Reid's "Ode to Ray," written for the bass and in memory of fellow bassist Ray Brown
, contained a broad variety of textures, not only from his bass but also, in this case, from the quintet made up of the piano, trumpet, sax, drums and bass. It was a dynamic and powerful piece yet it had patches of pure delicacy woven into the midst of it all. At one point, Mutchler's sax came in with a soulful, near haunting and yet strong melody line over the top while, on piano, Scott Takahashi worked into an upbeat, rousing crescendo, bringing the sax right along with him. It was there that Reid pushed the piece out into a big, swinging jazz tune, but when it came to closure, Reid picked up his bow and brought the piece to a mellow end.
Reid's "The Meddler," dedicated to his son when he was young, was big and brassy, and Berry kept the orchestra stirring, kept them moving. There was no slacking off in this group. Later, the orchestra played Reid's arrangement of Thelonious Monk
's famous "'Round Midnight," where Reid demonstrated that he could step out on the edge, just as Monk did in his day. He pumped it out on those strings, making the tune move across an all encompassing, huge landscape of sound and then, just when it felt like everything had been said, Reid picked up his bow and took the tune out even farther, giving the audience a ride out even further into pure jazz. Reid's arrangement ended in a rather dreamy space.

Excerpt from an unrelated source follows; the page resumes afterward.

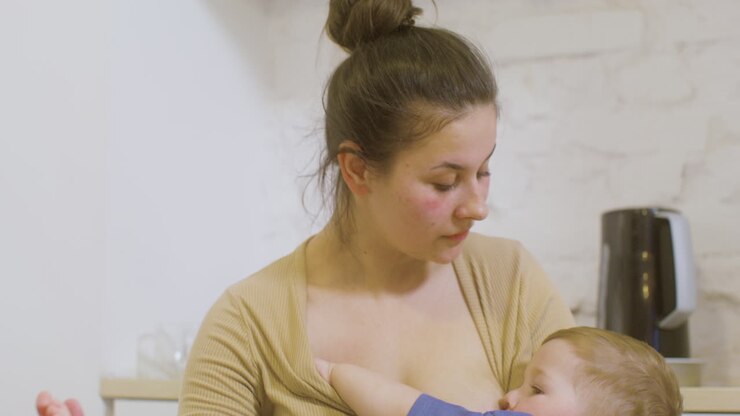 Close Up Of A Young Mother Working With Laptop Computer And Breastfeeding Her Baby Boy At Home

As the concert ended with Conner Brace's arrangement of Reid's robust, high energy "City Slicker," the bassist took a backseat and gave the ending to the orchestra and its conductor. As the piece drew to closure, the full audience rose to their feet with a resounding applause of immense approval. Reid walked from the stage, but the applause would not relent and so he returned to the stage for an encore and played a bass solo that he improvised on the spot. It was a fitting end to a wonder-filled evening of jazz.